To prevent surprises, the format and content of LLMs’ responses are validated, with the help of LLMs.

Both AWS Bedrock and other vendors provide libraries or APIs that allow developers to craft a set of rules to filter out irrelevant or abusive user input and inappropriate model output.

A comprehensive set of test cases needs to be created to verify the efficacy of the guardrail.  

Domain Specific LLMs

Not all LLMs are equal, even with the same amount of weights and parameters.  Depending on its training data, an LLM can be an expert in one area and a total novice in another.  The distances or relationships between embeddings of the same words, phrases or sentences by different LLMs may vary a great deal.  Early data distribution and accuracy analysis is important for choosing the right LLM.  This is where the data science approaches play a crucial role in Generative AI application development.

Iteratively Refine Function

Typically, before we start a software development project, the development team starts with requirements and specifies how the feature would work.  With Generative AI features, the rules of traditional software development don't always apply.  To meet your users' needs consider making user testing a top priority from the outset, and then use that feedback to refine and perfect your product through continuous iteration.
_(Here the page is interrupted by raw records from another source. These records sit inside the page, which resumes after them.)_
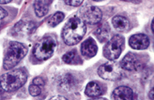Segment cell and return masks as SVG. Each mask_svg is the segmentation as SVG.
I'll return each mask as SVG.
<instances>
[{
	"label": "cell",
	"instance_id": "1",
	"mask_svg": "<svg viewBox=\"0 0 154 100\" xmlns=\"http://www.w3.org/2000/svg\"><path fill=\"white\" fill-rule=\"evenodd\" d=\"M87 31V26L82 19L73 16L68 21L62 31L63 42L69 46L79 44Z\"/></svg>",
	"mask_w": 154,
	"mask_h": 100
},
{
	"label": "cell",
	"instance_id": "2",
	"mask_svg": "<svg viewBox=\"0 0 154 100\" xmlns=\"http://www.w3.org/2000/svg\"><path fill=\"white\" fill-rule=\"evenodd\" d=\"M26 80V72L23 69H16L0 77V88L5 92H13L23 86Z\"/></svg>",
	"mask_w": 154,
	"mask_h": 100
},
{
	"label": "cell",
	"instance_id": "3",
	"mask_svg": "<svg viewBox=\"0 0 154 100\" xmlns=\"http://www.w3.org/2000/svg\"><path fill=\"white\" fill-rule=\"evenodd\" d=\"M27 48L19 42H10L3 60V68L9 70L17 65L19 62L26 55Z\"/></svg>",
	"mask_w": 154,
	"mask_h": 100
},
{
	"label": "cell",
	"instance_id": "4",
	"mask_svg": "<svg viewBox=\"0 0 154 100\" xmlns=\"http://www.w3.org/2000/svg\"><path fill=\"white\" fill-rule=\"evenodd\" d=\"M56 48V40L51 36L47 35L38 41L33 49V55L39 61H45L51 58Z\"/></svg>",
	"mask_w": 154,
	"mask_h": 100
},
{
	"label": "cell",
	"instance_id": "5",
	"mask_svg": "<svg viewBox=\"0 0 154 100\" xmlns=\"http://www.w3.org/2000/svg\"><path fill=\"white\" fill-rule=\"evenodd\" d=\"M125 44V39L120 34H116L107 42L104 47L103 54L107 59L114 61L117 59L122 53Z\"/></svg>",
	"mask_w": 154,
	"mask_h": 100
},
{
	"label": "cell",
	"instance_id": "6",
	"mask_svg": "<svg viewBox=\"0 0 154 100\" xmlns=\"http://www.w3.org/2000/svg\"><path fill=\"white\" fill-rule=\"evenodd\" d=\"M97 72L100 77L107 81H117L122 76L120 64L114 62H109L101 65L98 68Z\"/></svg>",
	"mask_w": 154,
	"mask_h": 100
},
{
	"label": "cell",
	"instance_id": "7",
	"mask_svg": "<svg viewBox=\"0 0 154 100\" xmlns=\"http://www.w3.org/2000/svg\"><path fill=\"white\" fill-rule=\"evenodd\" d=\"M82 20L88 24L95 25L98 24L102 18V13L101 9L95 6H86L80 11Z\"/></svg>",
	"mask_w": 154,
	"mask_h": 100
},
{
	"label": "cell",
	"instance_id": "8",
	"mask_svg": "<svg viewBox=\"0 0 154 100\" xmlns=\"http://www.w3.org/2000/svg\"><path fill=\"white\" fill-rule=\"evenodd\" d=\"M130 47L134 49H146L149 46L150 41L148 37L144 34H136L132 35L129 40Z\"/></svg>",
	"mask_w": 154,
	"mask_h": 100
},
{
	"label": "cell",
	"instance_id": "9",
	"mask_svg": "<svg viewBox=\"0 0 154 100\" xmlns=\"http://www.w3.org/2000/svg\"><path fill=\"white\" fill-rule=\"evenodd\" d=\"M120 66L121 69H124L126 71H136L139 68L140 63L134 54L129 53L121 60Z\"/></svg>",
	"mask_w": 154,
	"mask_h": 100
},
{
	"label": "cell",
	"instance_id": "10",
	"mask_svg": "<svg viewBox=\"0 0 154 100\" xmlns=\"http://www.w3.org/2000/svg\"><path fill=\"white\" fill-rule=\"evenodd\" d=\"M97 53V45L93 39L88 38L81 45V53L86 58H91Z\"/></svg>",
	"mask_w": 154,
	"mask_h": 100
},
{
	"label": "cell",
	"instance_id": "11",
	"mask_svg": "<svg viewBox=\"0 0 154 100\" xmlns=\"http://www.w3.org/2000/svg\"><path fill=\"white\" fill-rule=\"evenodd\" d=\"M58 84L61 90L64 91L72 90L77 86V80L70 73L63 74L58 80Z\"/></svg>",
	"mask_w": 154,
	"mask_h": 100
},
{
	"label": "cell",
	"instance_id": "12",
	"mask_svg": "<svg viewBox=\"0 0 154 100\" xmlns=\"http://www.w3.org/2000/svg\"><path fill=\"white\" fill-rule=\"evenodd\" d=\"M111 98L112 100H134V92L129 87L120 86L113 91Z\"/></svg>",
	"mask_w": 154,
	"mask_h": 100
},
{
	"label": "cell",
	"instance_id": "13",
	"mask_svg": "<svg viewBox=\"0 0 154 100\" xmlns=\"http://www.w3.org/2000/svg\"><path fill=\"white\" fill-rule=\"evenodd\" d=\"M51 1H35L34 8L35 13L38 17H42L47 14L49 11V6Z\"/></svg>",
	"mask_w": 154,
	"mask_h": 100
},
{
	"label": "cell",
	"instance_id": "14",
	"mask_svg": "<svg viewBox=\"0 0 154 100\" xmlns=\"http://www.w3.org/2000/svg\"><path fill=\"white\" fill-rule=\"evenodd\" d=\"M112 24L118 31H125L129 27V22L128 19L122 16H116L112 19Z\"/></svg>",
	"mask_w": 154,
	"mask_h": 100
},
{
	"label": "cell",
	"instance_id": "15",
	"mask_svg": "<svg viewBox=\"0 0 154 100\" xmlns=\"http://www.w3.org/2000/svg\"><path fill=\"white\" fill-rule=\"evenodd\" d=\"M102 89L101 87L96 82H90L88 83L87 87H86L85 94L88 97L96 98L100 96L102 94Z\"/></svg>",
	"mask_w": 154,
	"mask_h": 100
},
{
	"label": "cell",
	"instance_id": "16",
	"mask_svg": "<svg viewBox=\"0 0 154 100\" xmlns=\"http://www.w3.org/2000/svg\"><path fill=\"white\" fill-rule=\"evenodd\" d=\"M95 34L97 35L98 40L101 42H105L108 40L110 35V27L107 23H104L102 25L98 27V29L95 32Z\"/></svg>",
	"mask_w": 154,
	"mask_h": 100
},
{
	"label": "cell",
	"instance_id": "17",
	"mask_svg": "<svg viewBox=\"0 0 154 100\" xmlns=\"http://www.w3.org/2000/svg\"><path fill=\"white\" fill-rule=\"evenodd\" d=\"M63 19H64V14L61 12H57L48 18L47 24L51 27H54L57 25H59Z\"/></svg>",
	"mask_w": 154,
	"mask_h": 100
},
{
	"label": "cell",
	"instance_id": "18",
	"mask_svg": "<svg viewBox=\"0 0 154 100\" xmlns=\"http://www.w3.org/2000/svg\"><path fill=\"white\" fill-rule=\"evenodd\" d=\"M63 61L68 64H75L79 62V57L76 51H70L63 56Z\"/></svg>",
	"mask_w": 154,
	"mask_h": 100
},
{
	"label": "cell",
	"instance_id": "19",
	"mask_svg": "<svg viewBox=\"0 0 154 100\" xmlns=\"http://www.w3.org/2000/svg\"><path fill=\"white\" fill-rule=\"evenodd\" d=\"M29 92L32 96H38L41 93V87H39L37 85L31 84L29 86Z\"/></svg>",
	"mask_w": 154,
	"mask_h": 100
},
{
	"label": "cell",
	"instance_id": "20",
	"mask_svg": "<svg viewBox=\"0 0 154 100\" xmlns=\"http://www.w3.org/2000/svg\"><path fill=\"white\" fill-rule=\"evenodd\" d=\"M32 84H35V85H37L39 87L42 88L45 85V81L41 77H35L32 81Z\"/></svg>",
	"mask_w": 154,
	"mask_h": 100
},
{
	"label": "cell",
	"instance_id": "21",
	"mask_svg": "<svg viewBox=\"0 0 154 100\" xmlns=\"http://www.w3.org/2000/svg\"><path fill=\"white\" fill-rule=\"evenodd\" d=\"M64 3H66L67 5H70V6L73 7H79L82 3V1H65Z\"/></svg>",
	"mask_w": 154,
	"mask_h": 100
},
{
	"label": "cell",
	"instance_id": "22",
	"mask_svg": "<svg viewBox=\"0 0 154 100\" xmlns=\"http://www.w3.org/2000/svg\"><path fill=\"white\" fill-rule=\"evenodd\" d=\"M7 15H8V13H7L5 10L2 8L1 7H0V21L1 20H3L4 17H6Z\"/></svg>",
	"mask_w": 154,
	"mask_h": 100
},
{
	"label": "cell",
	"instance_id": "23",
	"mask_svg": "<svg viewBox=\"0 0 154 100\" xmlns=\"http://www.w3.org/2000/svg\"><path fill=\"white\" fill-rule=\"evenodd\" d=\"M50 100H68L66 98L63 97V96H60V95H57V96H54V97L51 98Z\"/></svg>",
	"mask_w": 154,
	"mask_h": 100
},
{
	"label": "cell",
	"instance_id": "24",
	"mask_svg": "<svg viewBox=\"0 0 154 100\" xmlns=\"http://www.w3.org/2000/svg\"><path fill=\"white\" fill-rule=\"evenodd\" d=\"M153 92H154V90L153 88L152 89L150 92H149V94H148V96H149V99L151 100H153Z\"/></svg>",
	"mask_w": 154,
	"mask_h": 100
},
{
	"label": "cell",
	"instance_id": "25",
	"mask_svg": "<svg viewBox=\"0 0 154 100\" xmlns=\"http://www.w3.org/2000/svg\"><path fill=\"white\" fill-rule=\"evenodd\" d=\"M11 2V0H5V1H3V0H0V4H6V3H8Z\"/></svg>",
	"mask_w": 154,
	"mask_h": 100
},
{
	"label": "cell",
	"instance_id": "26",
	"mask_svg": "<svg viewBox=\"0 0 154 100\" xmlns=\"http://www.w3.org/2000/svg\"><path fill=\"white\" fill-rule=\"evenodd\" d=\"M89 100H107L106 99H104V98H97V99H91Z\"/></svg>",
	"mask_w": 154,
	"mask_h": 100
},
{
	"label": "cell",
	"instance_id": "27",
	"mask_svg": "<svg viewBox=\"0 0 154 100\" xmlns=\"http://www.w3.org/2000/svg\"><path fill=\"white\" fill-rule=\"evenodd\" d=\"M153 20H152V25H151V27H152V33H153Z\"/></svg>",
	"mask_w": 154,
	"mask_h": 100
}]
</instances>
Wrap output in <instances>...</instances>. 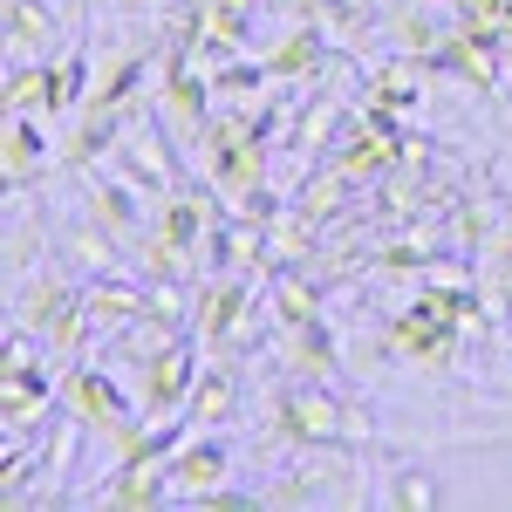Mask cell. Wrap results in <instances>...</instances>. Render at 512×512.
Returning <instances> with one entry per match:
<instances>
[{
    "mask_svg": "<svg viewBox=\"0 0 512 512\" xmlns=\"http://www.w3.org/2000/svg\"><path fill=\"white\" fill-rule=\"evenodd\" d=\"M274 437H287V444H301V451H335V444H349L355 424H349V410L335 403V396L321 390H294V396H280V410H274Z\"/></svg>",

The real acceptance lies with the end user.  With user feedback, we can optimize our RAG approach with expanded retrieval, updated few shot examples, or fine tuned LLMs.   And, sometimes even the UI needs to be redesigned to improve the user experience.  The software development process follows a rapid prototyping process.  

Deliver Quality Software

LLMs are general purpose NLP models that respond to a wide range of topics.  When building Generative AI applications, a best practice is to develop a thorough suite of unit and integration tests to support the quality and reliability of your product.  A key consideration is to focus on semantic equivalence when verifying text output, rather than exact wording, to account for the inherent variability of Large Language Models.  This should help you validate your software as it undergoes frequent revisions, and ideally deliver a better user experience.

Conclusion

It has become common to leverage foundational infrastructure, e.g. unified LLM API, RAG service, agent framework, to support efforts to embed generative AI features across software applications.  This is a fast moving space; it is a real opportunity for professionalism and creativity.  There are infinite possibilities for us to improve the user's experience and adopt new forms of interaction.